The ICO said that it will continue to scrutinise the market, identifying stakeholders who are seeking to create or deploy these technologies, and explaining the importance of enhanced data privacy and compliance, whilst encouraging trust and confidence in how these systems work.
It said it will act positively towards those demonstrating good practice, whilst taking action against organisations who try to gain unfair advantage through the use of unlawful or irresponsible data collection technologies.

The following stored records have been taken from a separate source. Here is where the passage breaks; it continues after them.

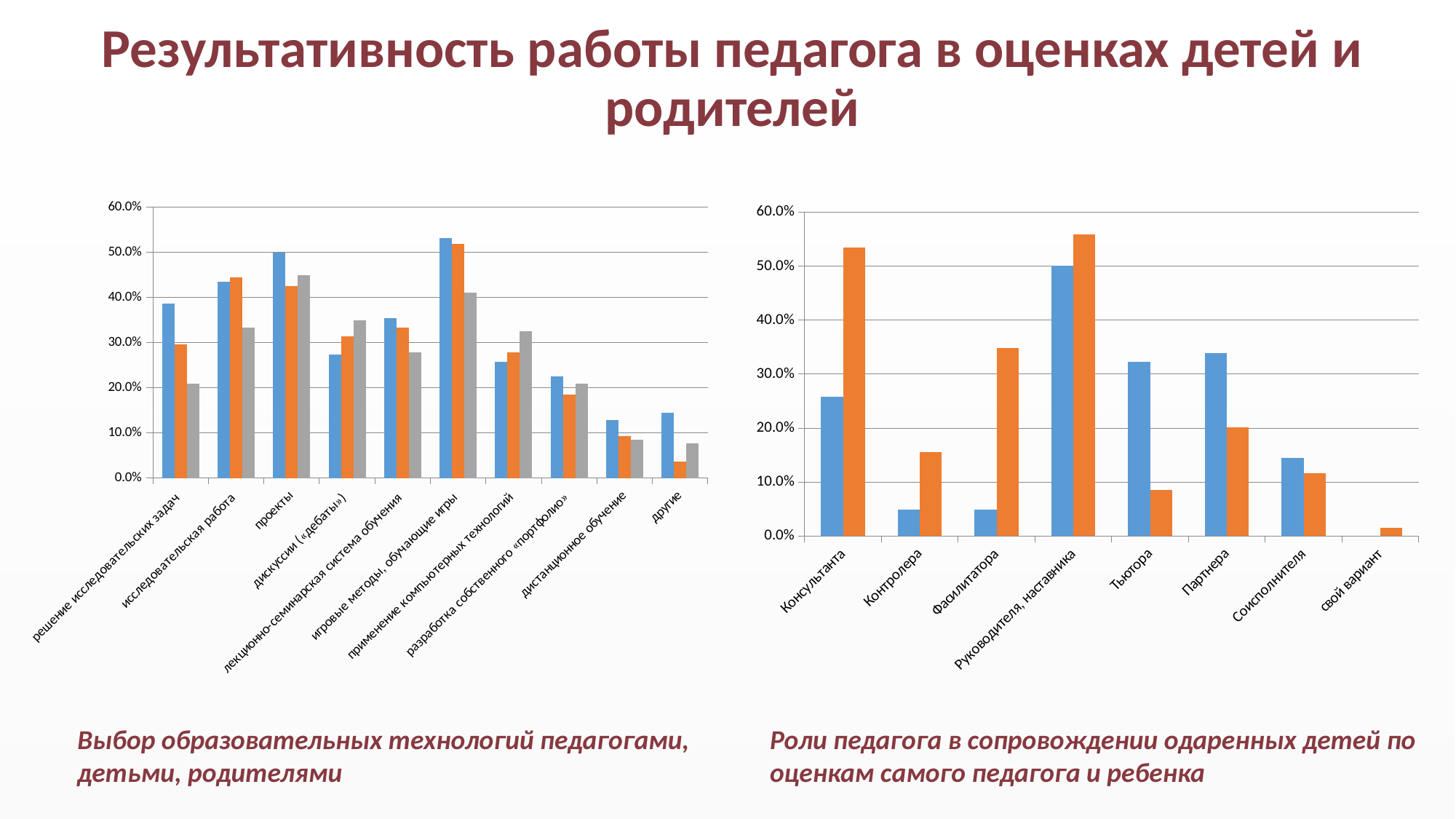
In the left chart (Выбор образовательных технологий), which category has the tallest blue bar? игровые методы, обучающие игры How many categories are shown on the x axis of the left chart (Выбор образовательных технологий)? 10 In the right chart (Роли педагога), which category has the lowest orange bar? свой вариант How many categories are shown on the x axis of the right chart (Роли педагога)? 8 In the right chart (Роли педагога), is the blue bar for Контролера greater or less than 10%? less How many differently coloured bar series are plotted in the left chart (Выбор образовательных технологий)? 3 In the left chart (Выбор образовательных технологий), for проекты, which bar is taller, the blue or the orange? blue In the right chart (Роли педагога), is the orange bar for Консультанта greater or less than 50%? greater In the left chart (Выбор образовательных технологий), is the blue bar for дистанционное обучение greater or less than 20%? less In the right chart (Роли педагога), which category has the tallest orange bar? Руководителя, наставника What kind of chart is the left chart (Выбор образовательных технологий)? bar chart In the right chart (Роли педагога), for Тьютора, which bar is taller, the blue or the orange? blue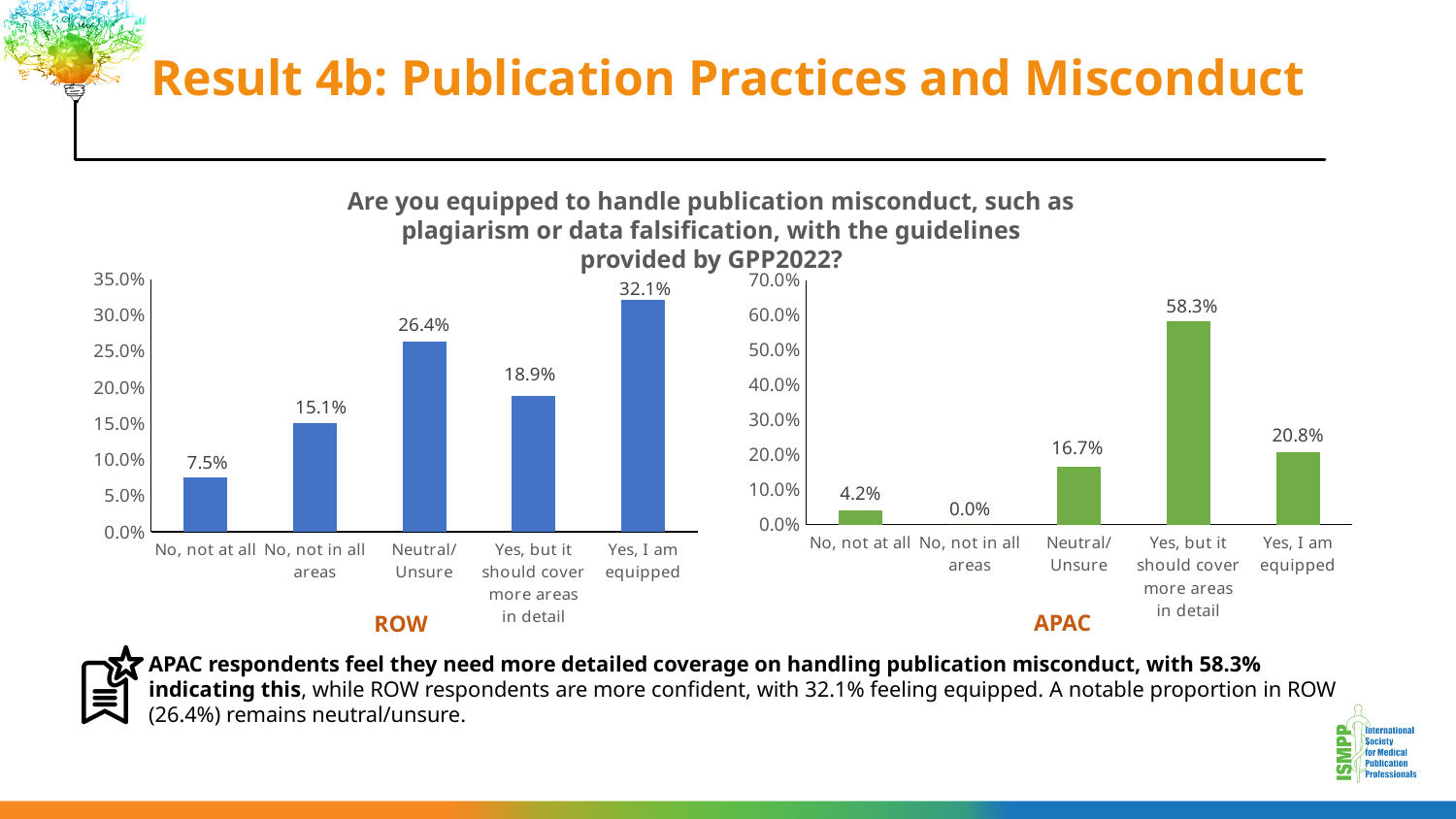
In the APAC chart, which category has the lowest value? No, not in all areas How many categories are shown in the APAC chart? 5 In the APAC chart, what is the difference between "Yes, I am equipped" and "Neutral/Unsure"? 4.1% In the ROW chart, which category has the highest value? Yes, I am equipped Which is larger: the "Neutral/Unsure" value in the ROW chart or in the APAC chart? ROW In the ROW chart, what is the difference between "Yes, I am equipped" and "Yes, but it should cover more areas in detail"? 13.2% In the APAC chart, what is the value for "No, not in all areas"? 0.0% In the ROW chart, which category has the lowest value? No, not at all In the APAC chart, what is the value for "Yes, but it should cover more areas in detail"? 58.3% In the ROW chart, what is the value for "Yes, I am equipped"? 32.1% What type of chart is the ROW chart? Bar chart In the ROW chart, what is the value for "Neutral/Unsure"? 26.4%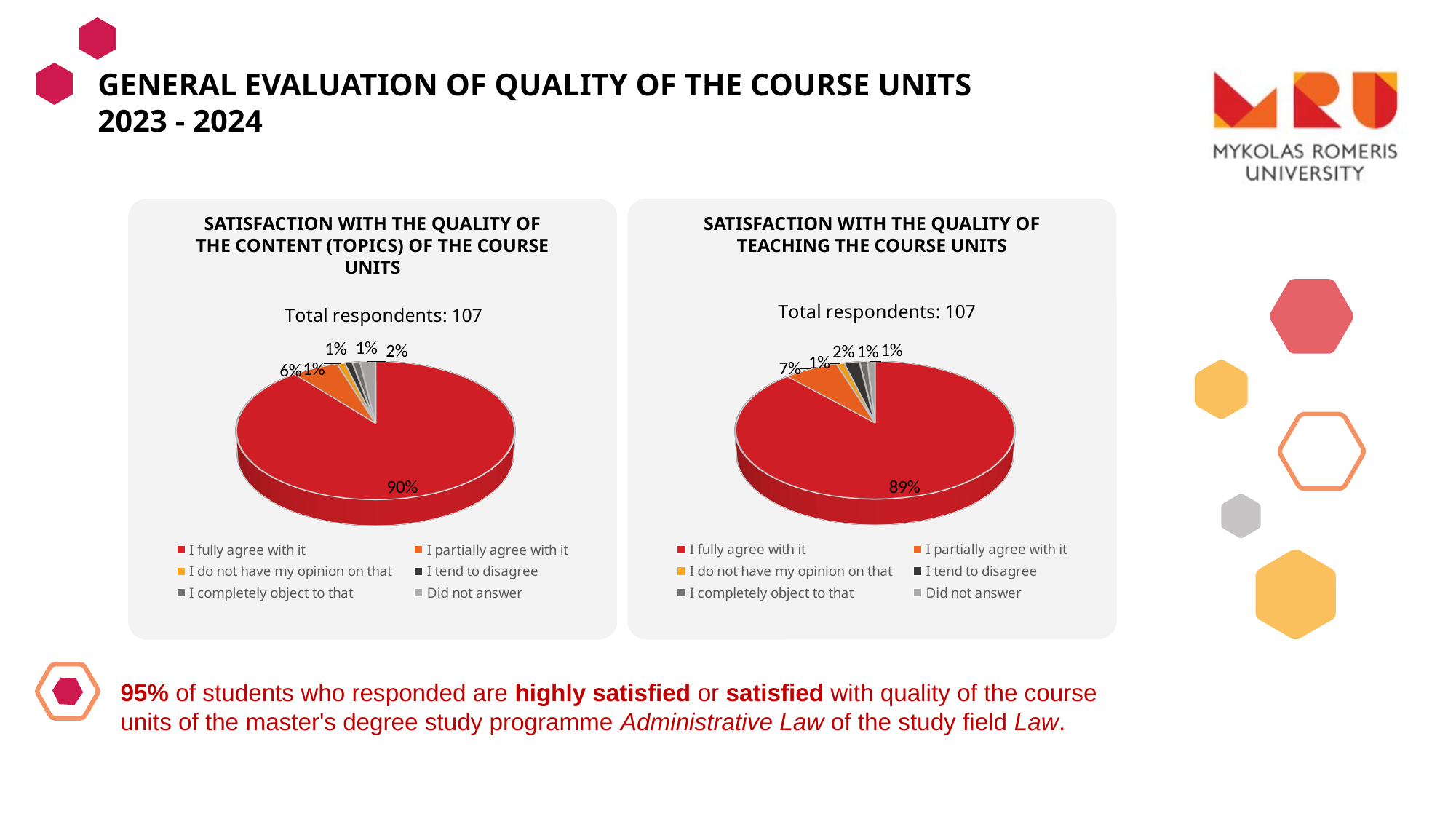
Which chart shows a larger share for 'I fully agree with it': the content chart or the teaching chart? The content chart In the left chart (content of the course units), is the share for 'I partially agree with it' greater or less than 10%? less In the left chart (content of the course units), which response category has the largest slice? I fully agree with it What type of chart is used in the 'Satisfaction with the quality of teaching the course units' panel? Pie chart What is the difference between the 'I fully agree with it' shares in the content chart and the teaching chart? 1% In the right chart (teaching the course units), what share of respondents chose 'I partially agree with it'? 7% In the right chart (teaching the course units), which response category has the largest slice? I fully agree with it How many total respondents are reported for the chart on the quality of teaching the course units? 107 In the left chart (content of the course units), what share of respondents chose 'I partially agree with it'? 6% How many response categories does the legend of the left chart (content of the course units) list? 6 In the chart titled 'Satisfaction with the quality of teaching the course units', what share of respondents chose 'I fully agree with it'? 89% In the chart titled 'Satisfaction with the quality of the content (topics) of the course units', what share of respondents chose 'I fully agree with it'? 90%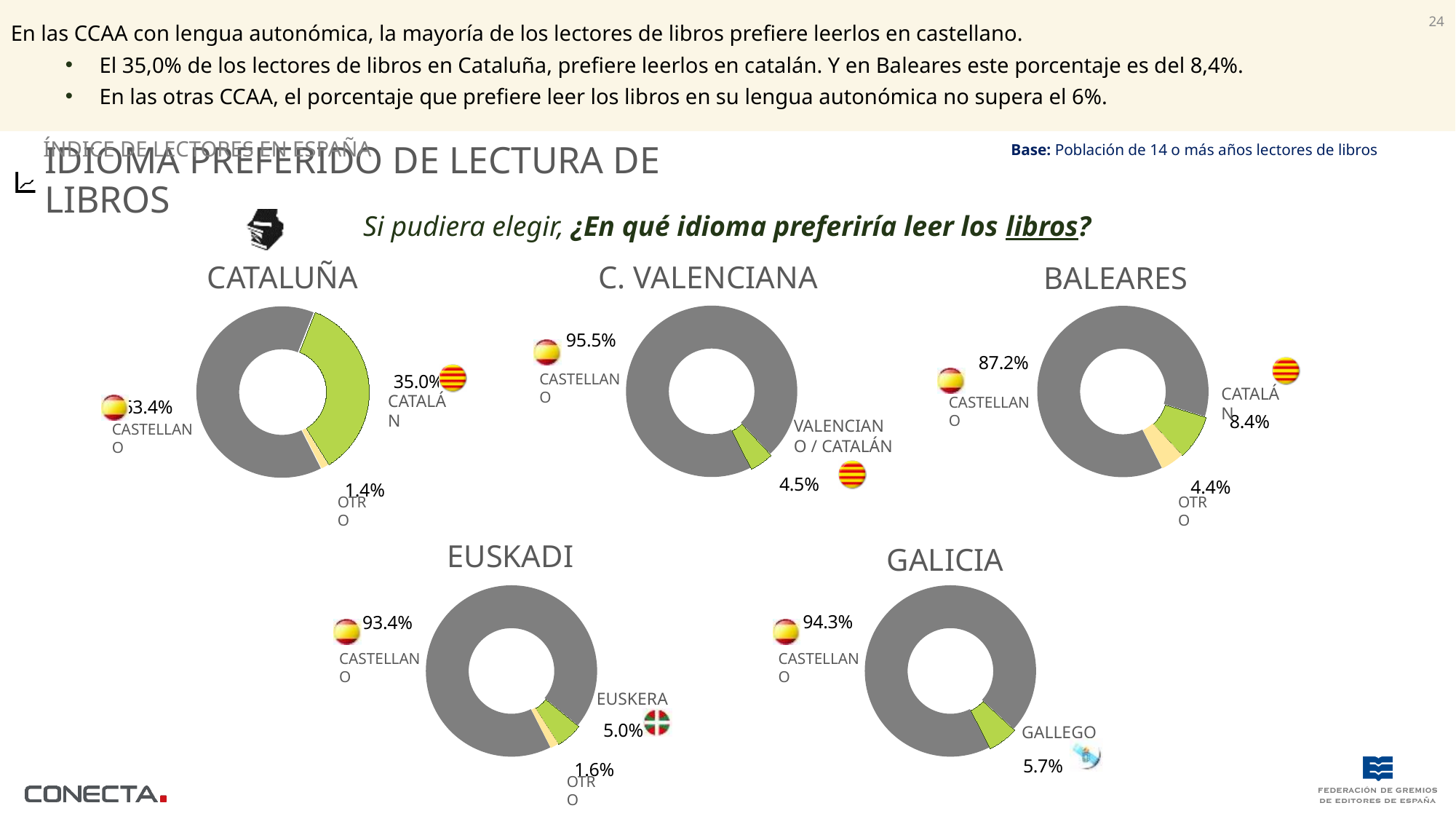
In the Euskadi chart, what percentage of readers prefer Euskera? 5.0% In the Cataluña chart, what percentage corresponds to 'Otro'? 1.4% In the Baleares chart, what is the difference between the Castellano share and the Catalán share? 78.8% In the Galicia chart, which category has the largest share? Castellano In the C. Valenciana chart, what percentage prefer Valenciano / Catalán? 4.5% In the Baleares chart, what percentage of readers prefer Catalán? 8.4% How many donut charts are shown on the slide? 5 In the Galicia chart, what percentage of readers prefer Gallego? 5.7% In the Cataluña chart, what percentage of readers prefer to read books in Catalán? 35.0% In the C. Valenciana chart, what percentage of readers prefer Castellano? 95.5% In the Euskadi chart, which is larger: the share for Euskera or the share for Otro? Euskera What type of chart is used for each region on the slide? Donut (pie) chart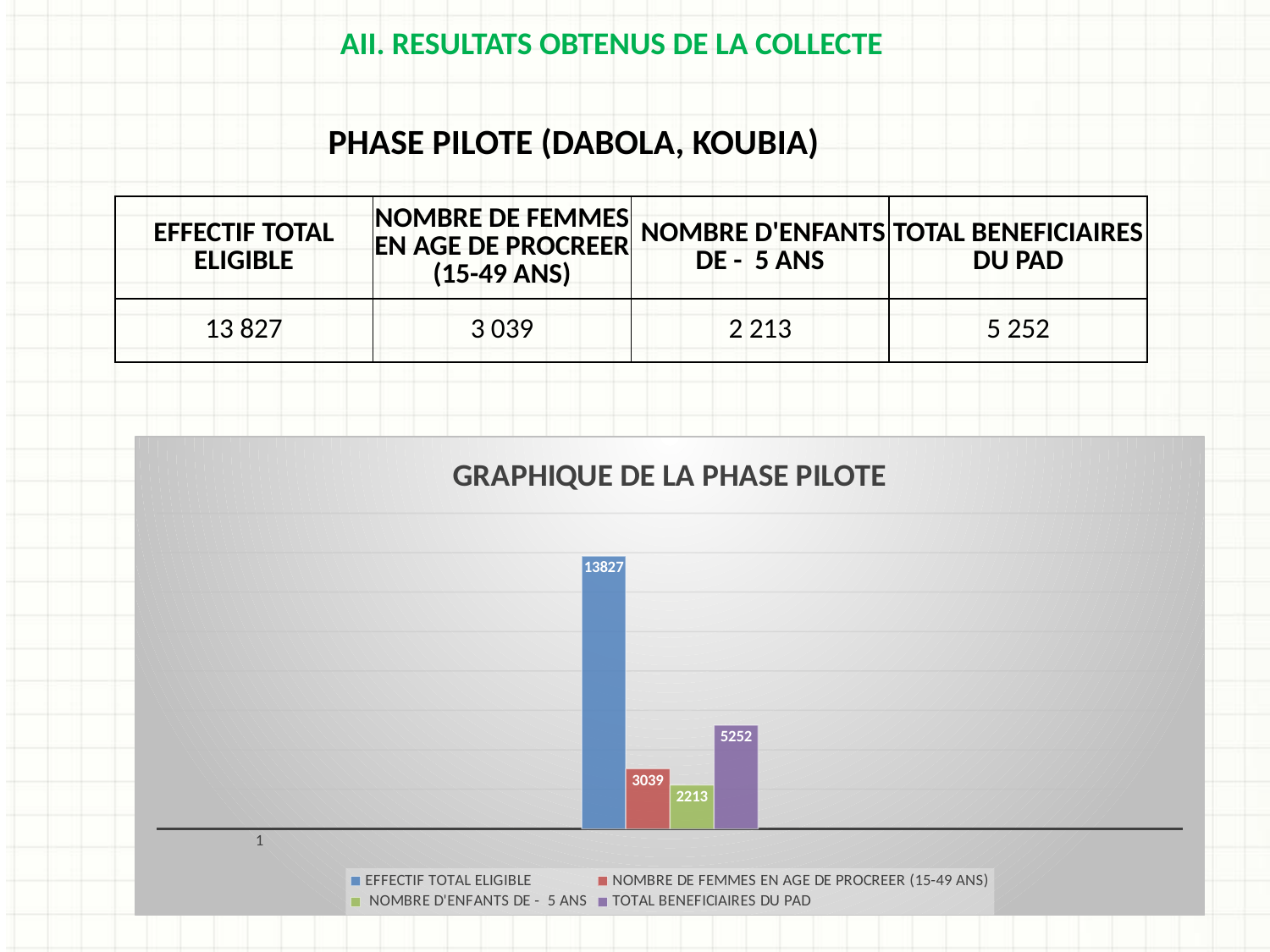
Which series has the lowest bar in the chart? NOMBRE D'ENFANTS DE - 5 ANS What is the value of the NOMBRE D'ENFANTS DE - 5 ANS bar in the chart? 2213 What is the difference between the EFFECTIF TOTAL ELIGIBLE bar and the TOTAL BENEFICIAIRES DU PAD bar? 8575 Which is larger in the chart: TOTAL BENEFICIAIRES DU PAD or NOMBRE DE FEMMES EN AGE DE PROCREER (15-49 ANS)? TOTAL BENEFICIAIRES DU PAD Which series has the highest bar in the chart? EFFECTIF TOTAL ELIGIBLE What is the value of the NOMBRE DE FEMMES EN AGE DE PROCREER (15-49 ANS) bar in the chart? 3039 What kind of chart is shown on the slide? Bar chart What is the difference between the NOMBRE DE FEMMES EN AGE DE PROCREER (15-49 ANS) bar and the NOMBRE D'ENFANTS DE - 5 ANS bar? 826 What is the title of the chart? GRAPHIQUE DE LA PHASE PILOTE How many series does the chart legend list? 4 What is the value of the EFFECTIF TOTAL ELIGIBLE bar in the chart? 13827 What is the value of the TOTAL BENEFICIAIRES DU PAD bar in the chart? 5252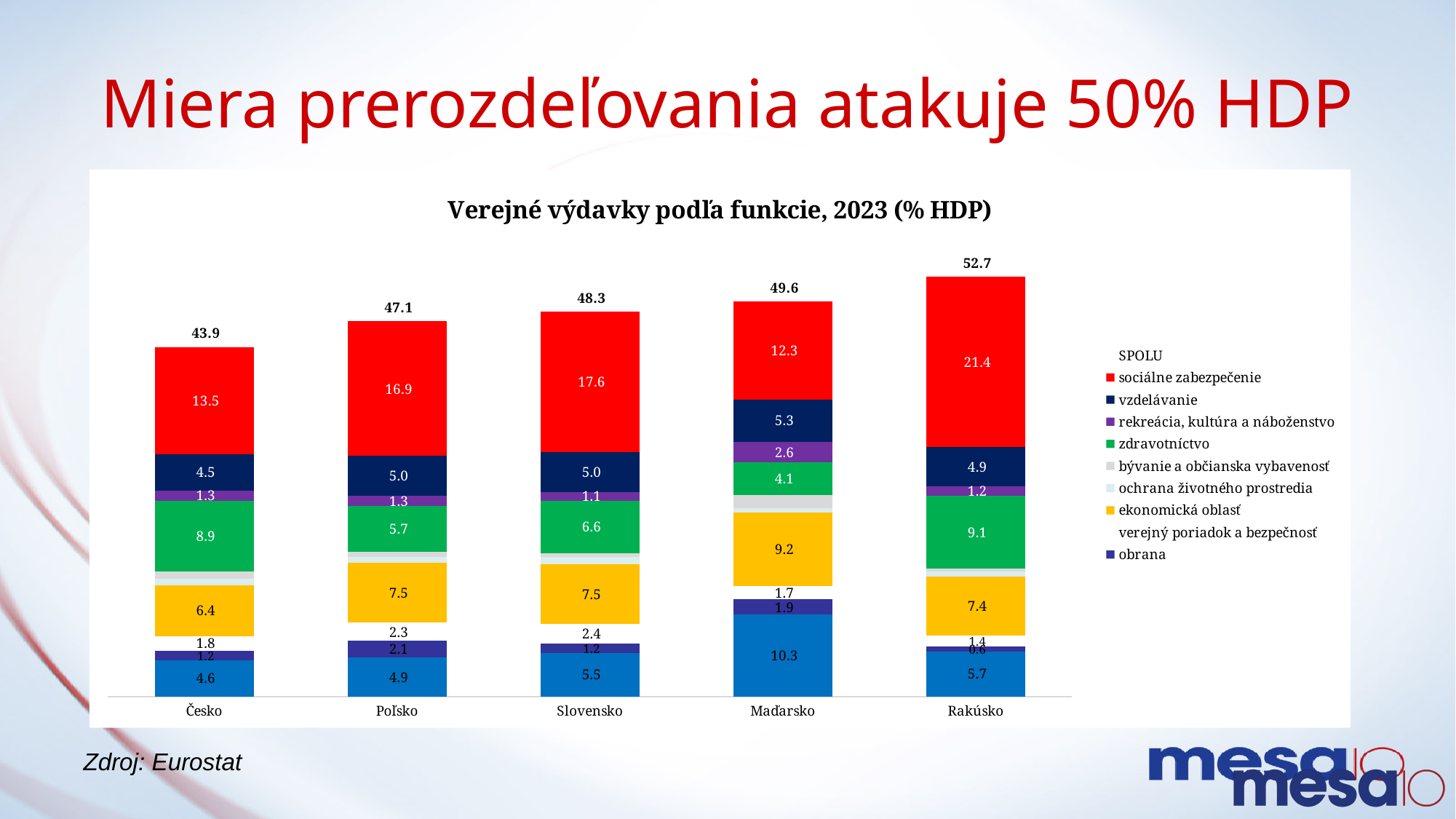
How many countries are shown on the x axis of the chart? 5 What is the difference between the total (SPOLU) values for Rakúsko and Česko? 8.8 What kind of chart is shown on the slide? Stacked bar chart What is the value of 'vzdelávanie' for Maďarsko? 5.3 What is the value of 'sociálne zabezpečenie' for Rakúsko? 21.4 Which country has the larger value for 'ekonomická oblasť', Maďarsko or Poľsko? Maďarsko Which country has the lowest total (SPOLU) public expenditure in the chart? Česko What is the total (SPOLU) value shown above the bar for Slovensko? 48.3 Which country has the highest total (SPOLU) public expenditure in the chart? Rakúsko What is the value of 'zdravotníctvo' for Česko? 8.9 What is the title of the chart? Verejné výdavky podľa funkcie, 2023 (% HDP) Do the total (SPOLU) values rise or fall from left to right across the countries? Rise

It is also developing guidance on the wider use of biometric technologies, which may include technologies that are already successfully used in industry, such as facial, fingerprint and voice recognition.
The guidance is due to be published in Spring 2023, and will be based on public dialogues held in liaison with both the Ada Lovelace Institute and the British Youth Council. These will explore public perceptions of biometric technologies and gain opinions on how biometric data is used.